=== Tasks to complete ===
**1.** Answer these questions using the LVO forum thread comparing 40k and AoS. Put each answer on its own line, marked (a), (b), or (c).
(a) Which two AoS armies does Eldarsif's post say were massively OP when they came out?
(b) What three things does Eldarsif say they take along when competing?
(c) Which core rules does the last post say were changed?
**2.** Write the next part of the LVO forum thread comparing 40k and AoS, picking up after its final sentence.

Marines are problem yes but ITC exaggerates it. Outside ITC gap isn't as big.

And it's actually rather logical why ITC isn't as relevant and anybody interested in balanced competive game should be able to see why. It's different rules. When you change mission you change entire game style. Unless GW uses just ITC to balance(rather than their own scenarios) then the data isn't telling the true picture. You can't change huge part of the game and expect it to have no effect to game balance. The idea that you could is unicorn land level idea. Totally busted concept.


LVO Results 40k vs. AoS. @ 2020/01/27 09:55:47


Post by: Eldarsif


 Ordana wrote:
Go back to before the SM books released and you see a wide variety of armies in 40k tournaments.

But in broad terms GW simply shat the bed with the Marine release. Its entirely possible the AoS team screws up at some point and releases a horribly broken book that will have the same result. (And I think it looked like that for a while when Slaanesh first came out).



AoS has managed to release quite a few OP armies over time. The difference is that they have managed to up their nerf rate faster than the 40k one. When Skaven and FEC came out they were massively OP, but then they released a FAQ that changed a few wordings and re-pointed units and Skaven went from Massively OP to very strong armies.

Same with Slaanesh recently as their Christmas FAQ again included point changes and rule changes to existing armies.

That is one of the things I like currently with AoS. The design team has shown themselves to be slightly more responsive and fluid in regards to their balancing.


Automatically Appended Next Post:
My question though out of general interest in the hobby is how is AOS actually doing? Is it pretty popular?


It's been growing by leaps and bounds and with almost every existing faction as well as new being near up to date it is in a decent place.

I know ticket sales for AoS LVO has increased a lot over the years and Cancon's server apparently died when they added more tickets to the pool. So there is a lot of excitement for AoS these days.

I've personally shifted much more towards AoS over the past year as I find the game having less baggage than 40k due to the fact that "stratagems" in AoS are just bespoke command abilities on the Warscroll. On top of that I like the AoS missions more than ITC and I have every warscroll at my fingertip in the AoS app. It means when I compete I only take my phone, my Battletome, and mini-rulebook with me.


LVO Results 40k vs. AoS. @ 2020/01/27 13:15:07


Post by: Amishprn86


 Daedalus81 wrote:
 Amishprn86 wrote:
 Elbows wrote:
Also, when AoS came out it re-invented stat lines...starting with essentially fresh units/armies. GW made 8th and for some reason...felt the need to convert stats almost directly from 7th edition despite changing the game fundamentally. Old stats don't work with the way 8th edition plays and it has caused a gak ton of problems.

GW should have taken 8th as an excuse to fully rethink all of the statlines of major units.


This, 8th is broken at the core, and they only been trying it patch it via codex's instead of fixing the problems. They did change a couple core rules at least (Ro3, limited factions for detachments, Fly)

=== Available data ===
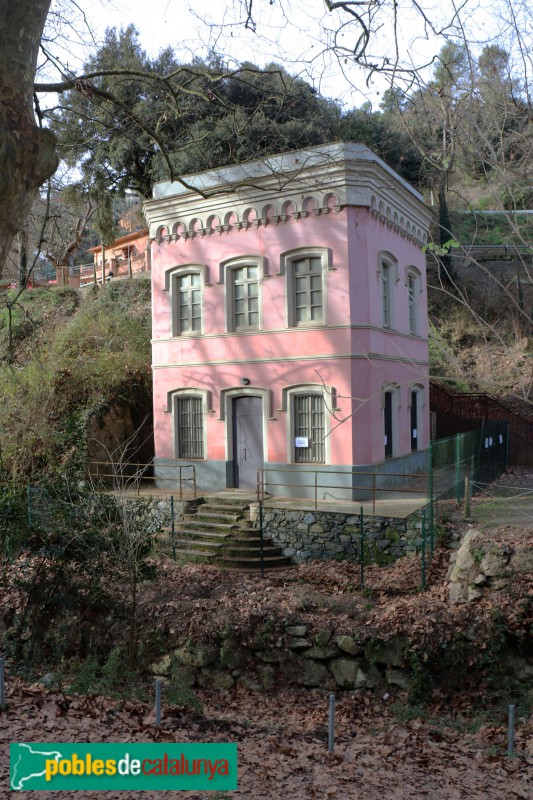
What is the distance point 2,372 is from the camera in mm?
18578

=== Answers ===
**1.**
(a) Skaven and FEC
(b) A phone, a Battletome, and a mini-rulebook
(c) Ro3, limited factions for detachments, and Fly

**2.**
T1 deepstrike, boots on the ground, CP regen limitations, prepared positions, full deployment, smite fix, beta bolters, and character targeting as well.

GW has hardly been sitting on their hands.

The current issues won't be fixed easily by core changes and some won't be concerned about point changes. GW has to fix the codexes causing the lion's share of problems.


They fix core rule yes, i even said they did, i was referring to the problems with balancing issues, Fly, smite, CP regen, DS turn 1,Booots on the ground, was all things players exploited and spammed. And beta bolters is not a general rule, not all bolters get it only Marines thats a Marines rule.

When talking about the core balances, its the AP system, Wounding/hit system, Tanks are equal to units system, MC can melee in buildings, Fallback has no penalty and to easy, terrain, etc.. then there is the detachments/CP system that is also messing everything up even more do to power combos and spam units.

Example: Why were marines bad? b.c everyone basically auto killed them lol, no one still takes tac marines for a good reason.


LVO Results 40k vs. AoS. @ 2020/01/27 13:23:04


Post by: Karol


So LVO was won by marine list with something like 40+marines, a few dreads, no flyers, no big high cost sets. I love it. A good list everyone can get without spending thousands of dollars.


LVO Results 40k vs. AoS. @ 2020/01/27 13:52:26


Post by: Tyel


Karol wrote:
So LVO was won by marine list with something like 40+marines, a few dreads, no flyers, no big high cost sets. I love it. A good list everyone can get without spending thousands of dollars.


If you don't care about "counts as" or conversions sure.
Genuine Chaplain Dreads would be Black Lotus cards from MTG.

Anyway,

I feel these debates always range from
"Marines are a bit too good" to "40k is literally unplayable, I don't know why you bother, please change literally the entire game."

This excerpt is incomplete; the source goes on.